On Mon, Oct 5, 2009 at 4:11 PM, Anna Waltman <anna.walt...@gmail.com> wrote:

> Hi everyone,
> I've been lurking around for the last day or two reading your posts.  My
> darling Sylvia, the first cat I have owned as an adult, just tested
> positive
> for FLV on both the in-office and IFA tests.  She's one of my best friends
> and I'm devastated; she was negative as a kitten and has lived inside for
> most of her life (as a little baby, she was a stray-- I adopted her from
> the
> SPCA at five months, and I know she was there for a while before I adopted
> her).  She was given a confident all-clear by my former vet to move with me
> to Massachusetts and live in a multiple-cat household less than three
> months
> ago.
> Upon moving, it became obvious that Sylvia doesn't like being left alone in
> the apartment for long periods of time (prior to our move, we lived with my
> retired parents and their two dogs so she was almost never home alone). I
> decided to adopt a kitten, Beatrice, a few weeks after we moved in, after
> Sylvia had gotten comfortable in the apartment.
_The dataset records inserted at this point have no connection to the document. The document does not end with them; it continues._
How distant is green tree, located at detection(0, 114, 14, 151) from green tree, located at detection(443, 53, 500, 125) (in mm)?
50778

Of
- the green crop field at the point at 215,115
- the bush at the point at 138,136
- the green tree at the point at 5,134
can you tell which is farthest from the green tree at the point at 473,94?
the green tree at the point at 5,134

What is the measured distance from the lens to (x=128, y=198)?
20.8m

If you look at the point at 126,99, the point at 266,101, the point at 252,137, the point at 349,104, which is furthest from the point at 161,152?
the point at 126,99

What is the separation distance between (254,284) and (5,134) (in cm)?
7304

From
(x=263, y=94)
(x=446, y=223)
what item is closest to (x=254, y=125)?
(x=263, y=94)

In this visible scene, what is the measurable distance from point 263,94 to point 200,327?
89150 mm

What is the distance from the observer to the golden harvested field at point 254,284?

> So when Sylvia started meowing strangely and acting a little lethargic, I
> assumed it was a kitty flu but took her to the vet anyway, just to be safe,
> and tested her just to be absolutely sure she was still negative.  What a
> horrible surprise.  She's been living with Bea for a month or two now and
> they're best friends; they wrestle all the time, share food bowls, groom
> each other, etc.  I feel sick with guilt about bringing a young kitten into
> a house with a FLV+ cat, and now chances are I have two positive cats to
> care for.  Our current vet is wonderful, though, and she feels that if we
> vaccinate Bea ASAP and keep a close eye on Sylvia (treating her problems as
> they arise), there's a good chance we can keep both of them healthy for a
> long time.  She says she has other patients and co-workers with FLV+ and
> negative cats living in the same household who never pass it to each other.
> I'm feeding them a mix of Wellness and Innova ENVO and giving the kitten
> multivitamins to boost her immune system and help her fight off the
> exposure.
> I'm a young graduate student in an MA/PhD program and I don't have a ton of
> money.  These kitties had been the most stable thing in my life and this
> diagnosis is totally eating me up, from the inside out.  I love them to
> pieces and want to be the best cat-parent I can to my girls (having chronic
> illnesses myself that significantly increase my risk of certain health
> problems, I'm as empathic about this as anyone).  The horrible potential of
> this disease breaks my heart every time I think about it.  My childhood cat
> passed away a few months before I got Sylvia, and I can't bear to lose
> another one like that (he was very sick for a long time before he died, but
> we don't know what it was.  Could've been FLV or FIV; he wasn't tested
> every
> year, though he was vaccinated.  He was indoor/outdoor and a fighter).
> What do you wish you had known when your cat was first diagnosed, if
> anything?  If there is any advice people have, I would appreciate it, and
> as
> I gain experience caring for my girls I will share what has worked and what
> hasn't with anyone who asks.
> Many thanks and best wishes to you and your families, furry and otherwise.